Christian Kontz (GSB): Do ESG investors care about carbon emissions?
Room 366, Shriram Center for Bioengineering and Chemical Engineering
Stanford, CA 94305
Christian Kontz: Do ESG investors care about carbon emissions?
Evidence from securitized auto loans
Abstract: Securitized auto loans present a clean empirical setting for studying the effects of ESG investing on asset prices and quantities. I show that auto ABS of issuers with high ESG scores have 10% lower issuance spreads. The observed differences in spreads imply that investors derive ESG convenience yields of 0.28% per annum, on average. This convenience yield nearly tripled from 0.14% in 2017 to 0.39% in 2022. However, I show that the focus on issuer ESG scores instead of CO2 emission also lowers the cost of capital for high-emission auto ABS by 6%, which is likely driven by the fact that commonly used ESG scores are positively correlated with the CO2 emission of collateral pools.

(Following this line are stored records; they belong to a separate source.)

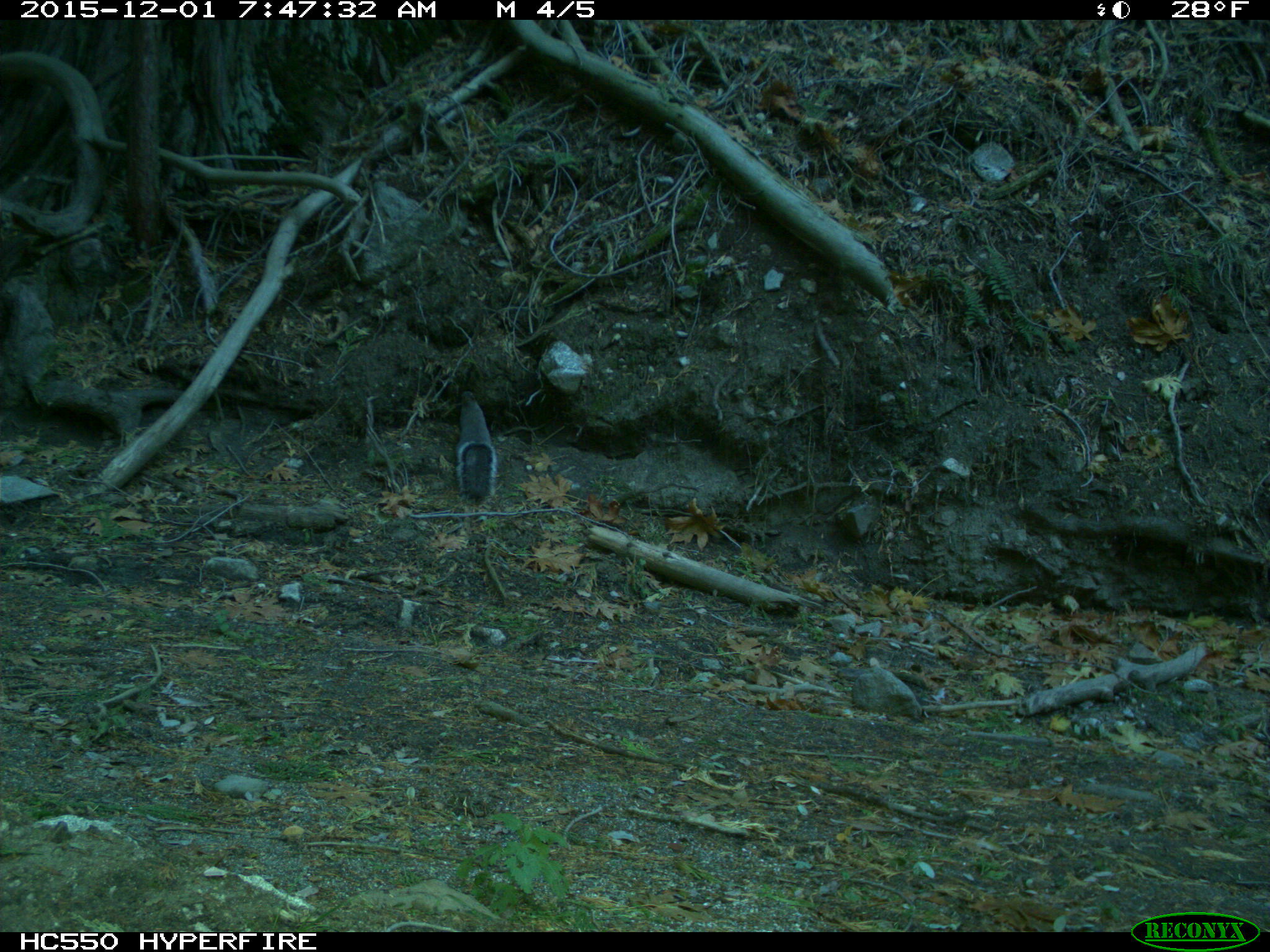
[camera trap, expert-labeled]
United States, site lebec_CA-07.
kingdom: Animalia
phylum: Chordata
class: Mammalia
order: Rodentia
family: Sciuridae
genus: Sciurus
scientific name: Sciurus carolinensis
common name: eastern gray squirrel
Sciurus carolinensis (eastern gray squirrel).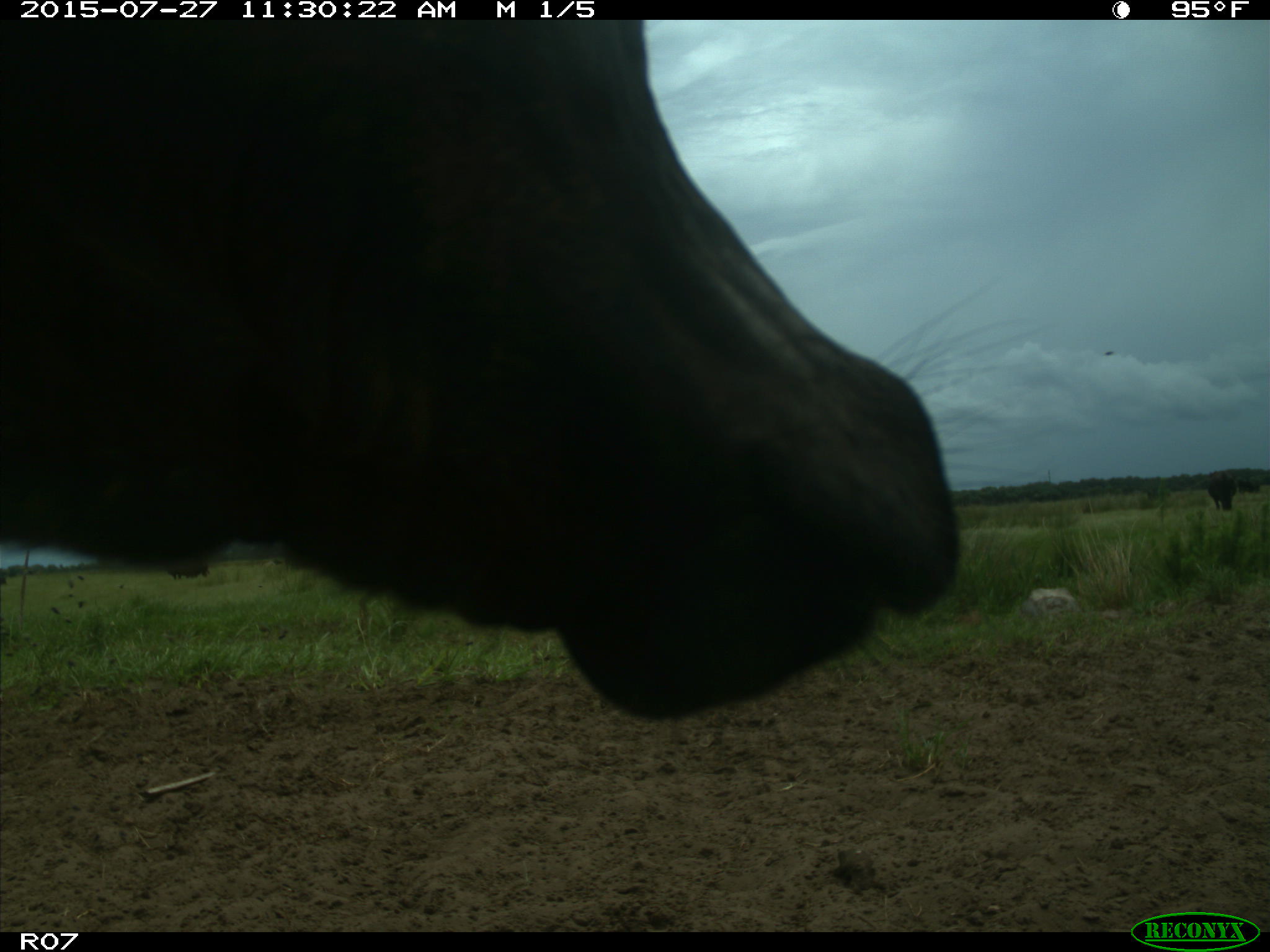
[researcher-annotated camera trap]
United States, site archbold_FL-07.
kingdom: Animalia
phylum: Chordata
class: Mammalia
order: Artiodactyla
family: Bovidae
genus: Bos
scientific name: Bos taurus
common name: domestic cow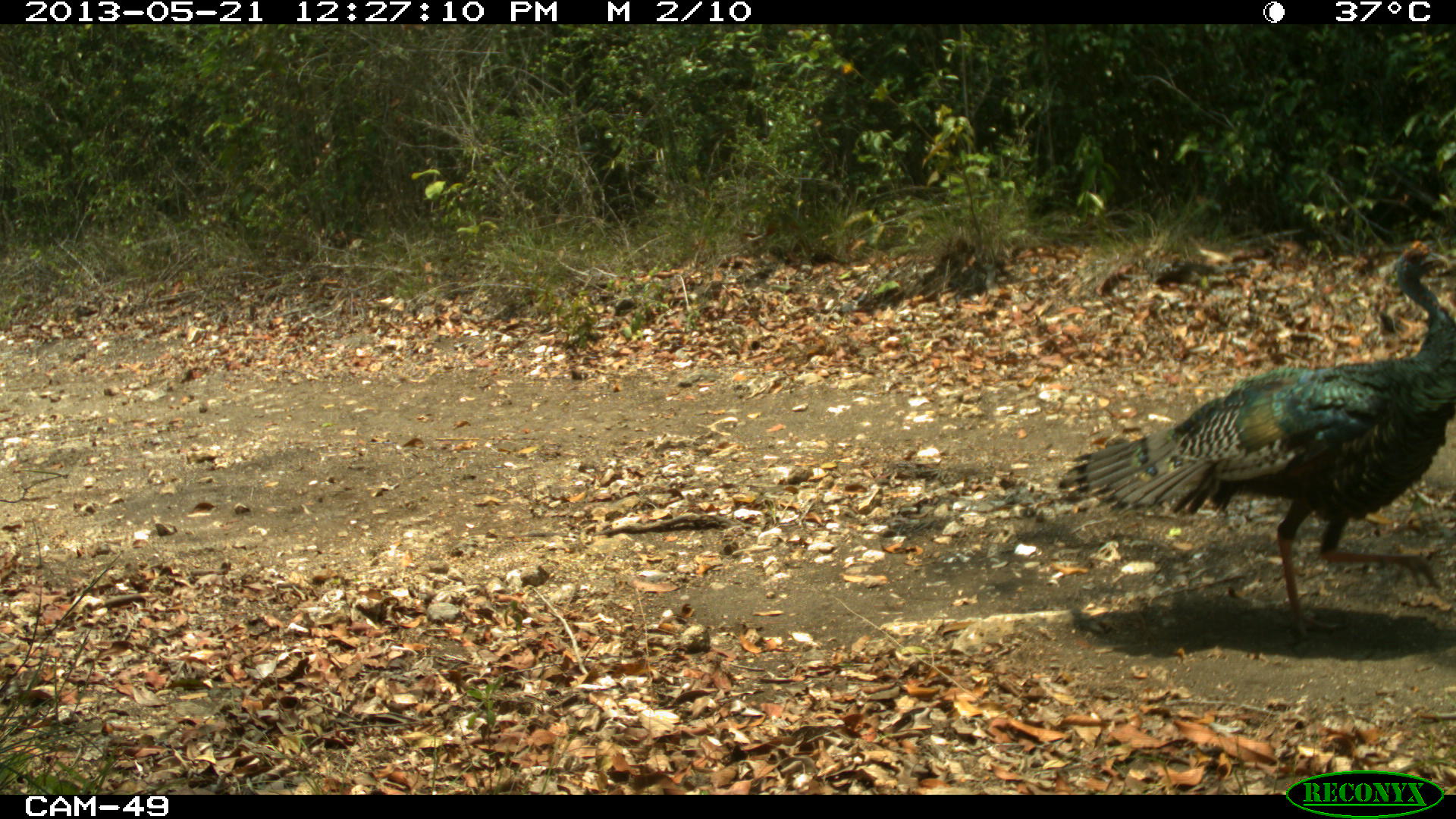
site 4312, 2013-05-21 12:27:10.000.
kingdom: Animalia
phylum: Chordata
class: Aves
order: Galliformes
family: Phasianidae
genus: Meleagris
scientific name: Meleagris ocellata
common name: ocellated turkey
Meleagris ocellata (ocellated turkey), count 1, sex male.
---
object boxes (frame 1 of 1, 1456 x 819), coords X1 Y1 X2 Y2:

I further document that ESG mutual funds hold positions across the full distribution of CO2 emissions and invest more in auto ABS whose issuers have higher ESG scores, even if those securities have a higher CO2 emission intensity. These findings raise questions about the effectiveness of ESG investment strategies in addressing environmental externalities.
Bio: Christian Kontz is a third-year Finance PhD student at Stanford Graduate School of Business. His research interest span topics in asset pricing and corporate finance related to climate finance, ESG and sustainability, and innovation.